If you setup iBGP between the three internet routers then BGP will select the best path via each ISP. Of course remember to setup a filter list to stop you acting as a transit AS.

However using this method you will see that one ISP will probably be used more than another (depending on how good there peering is). This is because it is the best path.

You can use Cisco OER which will use all of your links more evenly, however your path to each route on the internet will be suboptimal

http://www.cisco.com/web/go/oer/

there are other design choices as well, it depends on whether you're advertising any PI ranges or NATing behind each providers IPs?

Regards

Joseph W. Doherty Mon, 03/16/2009 - 05:19

"You can use Cisco OER which will use all of your links more evenly, however your path to each route on the internet will be suboptimal "

Perhaps true if you only enable link load balancing. However, if you also enable flow performance monitoring, performance (in theory) should be the best possible since a flow can be directed to the best performing path (for that flow). Works best for outbound, not so well (or at all) inbound unless you run PfR (OER v2) and do some very complex cooperation with your ISPs.

PS:

An interesting aspect of using actual flow performance, you may no longer need to accept BGP routes.

ccsam Mon, 03/16/2009 - 18:53

Hi,

Thx for the information. In terms of transit AS, are there any ways to verify whether my environment become a transit AS?

The normal practice is to received routes from direct peer with ^$, and the direct peer customer routes ^123_ and peer's routes ^123$.

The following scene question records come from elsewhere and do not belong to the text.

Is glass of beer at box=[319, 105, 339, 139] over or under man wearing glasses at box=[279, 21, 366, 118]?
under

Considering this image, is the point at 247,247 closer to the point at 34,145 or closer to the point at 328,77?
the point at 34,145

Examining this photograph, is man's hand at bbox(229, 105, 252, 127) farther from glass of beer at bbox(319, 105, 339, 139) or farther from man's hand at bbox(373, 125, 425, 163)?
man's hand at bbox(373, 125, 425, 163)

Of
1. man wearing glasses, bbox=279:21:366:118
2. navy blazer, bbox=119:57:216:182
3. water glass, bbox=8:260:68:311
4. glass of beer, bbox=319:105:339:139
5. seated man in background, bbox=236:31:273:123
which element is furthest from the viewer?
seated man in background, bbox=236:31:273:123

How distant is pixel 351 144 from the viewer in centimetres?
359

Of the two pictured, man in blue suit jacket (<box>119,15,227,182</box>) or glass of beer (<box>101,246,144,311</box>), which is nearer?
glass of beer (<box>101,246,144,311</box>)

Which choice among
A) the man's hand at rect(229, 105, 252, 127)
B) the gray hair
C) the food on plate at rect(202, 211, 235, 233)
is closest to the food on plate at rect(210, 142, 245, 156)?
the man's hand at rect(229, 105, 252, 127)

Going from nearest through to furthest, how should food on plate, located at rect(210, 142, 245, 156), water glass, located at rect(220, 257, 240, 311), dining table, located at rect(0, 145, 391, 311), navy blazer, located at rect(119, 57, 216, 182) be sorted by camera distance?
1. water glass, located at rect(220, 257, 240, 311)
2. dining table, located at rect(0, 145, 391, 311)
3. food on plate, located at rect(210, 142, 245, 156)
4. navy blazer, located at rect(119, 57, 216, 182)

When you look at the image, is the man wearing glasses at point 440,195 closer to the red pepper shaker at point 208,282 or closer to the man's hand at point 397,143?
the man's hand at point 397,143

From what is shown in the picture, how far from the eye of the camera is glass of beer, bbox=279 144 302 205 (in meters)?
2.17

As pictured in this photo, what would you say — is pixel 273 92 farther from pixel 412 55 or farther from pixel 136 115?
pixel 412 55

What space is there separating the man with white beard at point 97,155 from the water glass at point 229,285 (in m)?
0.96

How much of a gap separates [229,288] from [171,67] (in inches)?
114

By doing this will it cover all the internet routes? and prevent from become transit AS?

regards,

Sam

Joseph W. Doherty Mon, 03/16/2009 - 19:21

To avoid being a transit AS (unrelated to OER/PfR), insure only your network's public address blocks are advertised to your ISP peers. Additionally you can drop any inbound traffic or outbound traffic that doesn't contain your public IP addresses.

JamesLuther Fri, 03/20/2009 - 12:58

Hi,

When peering with multiple ISPs towards the internet I always use the following

router bgp 179

neighbor 195.1.1.1 filter-list 99 out

!

ip as-path access-list 99 permit ^$

This will advertise any routes originating from your local AS (blank AS path), but filter out anything else.